The big comment in page_cache.c is useful. Please maintain it well.

Boy, it has some old stuff in it.

- writeout() is a poor name for a global function. Even things like
"txn_restart" are a bit generic-sounding. Low-risk, but the kernel's
getting bigger...

If it were mine, I'd prefix all these symbols with "r4_".

prepare_to_sleep(), page_io(), drop_page(), statfs_type(),
pre_commit_hook(), etc, etc, etc, etc. Much namespace pollution.

- reiser4_wait_page_writeback() needs commenting.

- reading the comment in txnmgr.c regarding MAP_SHARED pages: a number of
things have changed since then. We have page-becoming-writeable
notifications and probably soon we'll always take a pagefault when a
MAP_SHARED page transitions from pte-clean to pte-dirty (although I wouldn't
recommend that a filesystem rely upon the latter for a while yet).

- invalidate_list() is a poorly-chosen global identifier.
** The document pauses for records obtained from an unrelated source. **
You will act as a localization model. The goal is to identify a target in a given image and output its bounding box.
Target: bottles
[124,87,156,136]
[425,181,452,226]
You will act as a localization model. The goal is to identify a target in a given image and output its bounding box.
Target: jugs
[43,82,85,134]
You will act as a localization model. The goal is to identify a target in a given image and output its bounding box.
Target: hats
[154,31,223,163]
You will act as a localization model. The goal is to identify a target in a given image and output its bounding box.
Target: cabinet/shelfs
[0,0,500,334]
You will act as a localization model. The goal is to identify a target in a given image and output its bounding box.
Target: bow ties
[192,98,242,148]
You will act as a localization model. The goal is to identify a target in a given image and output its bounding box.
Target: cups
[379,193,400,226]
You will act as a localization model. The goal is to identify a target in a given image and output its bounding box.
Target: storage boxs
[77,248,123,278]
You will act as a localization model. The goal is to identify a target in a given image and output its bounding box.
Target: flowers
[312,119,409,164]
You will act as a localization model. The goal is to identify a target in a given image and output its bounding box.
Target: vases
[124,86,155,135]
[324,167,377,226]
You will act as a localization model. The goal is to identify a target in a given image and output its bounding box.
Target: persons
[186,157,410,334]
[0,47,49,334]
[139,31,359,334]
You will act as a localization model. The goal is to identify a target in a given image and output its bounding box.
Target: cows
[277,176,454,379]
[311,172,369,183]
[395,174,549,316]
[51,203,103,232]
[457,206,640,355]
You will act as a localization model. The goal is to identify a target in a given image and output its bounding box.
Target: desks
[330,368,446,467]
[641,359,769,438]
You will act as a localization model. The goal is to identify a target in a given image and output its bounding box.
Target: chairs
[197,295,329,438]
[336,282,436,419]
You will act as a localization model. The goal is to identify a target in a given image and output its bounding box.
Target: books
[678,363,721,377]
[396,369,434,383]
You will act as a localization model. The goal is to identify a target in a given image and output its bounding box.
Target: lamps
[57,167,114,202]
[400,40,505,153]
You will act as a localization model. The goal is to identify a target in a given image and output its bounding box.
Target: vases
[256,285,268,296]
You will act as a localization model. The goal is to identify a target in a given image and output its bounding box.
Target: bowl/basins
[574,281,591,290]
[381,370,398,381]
We already have
an invalidate_list() in fs/inode.c, too.

Please audit all of reiser4's global identifiers (use nm *.o) for suitable
naming choices.

- semaphores are deprecated. Please switch to mutexes and/or completions
where appropriate and possible.

- page_cache.c: yes, mpage_end_io_write() and mpage_end_io_read() are pretty
generic - we might as well export them.

- drop_page() is a worry. Why _does_ reiser4 need to remove pages from
pagecache? That isn't a filesystem function.

drop_page() appears to leave the no-longer-present page tagged as dirty in
the radix-tree.

- truncate_jnodes_range() looks wrong to me. When we populate gang[], there
can be any number of NULL entries placed in it. But the loop which iterates
across the now-populated gang[] will bale out when it its the _first_ NULL
entry. Any following entries will have a leaked jref() against them.

- reiser4_invalidate_pages() is a mix of reiser4 things and of
things-which-the-vfs-is-supposed-to-do. It is uncommented and I am unable
to work out why it was necessary to do this, and hence what we can do about
it.

- reiser4_readpages() shouldn't need to clean up the remaining pages on
*pages. read_cache_pages() does that now.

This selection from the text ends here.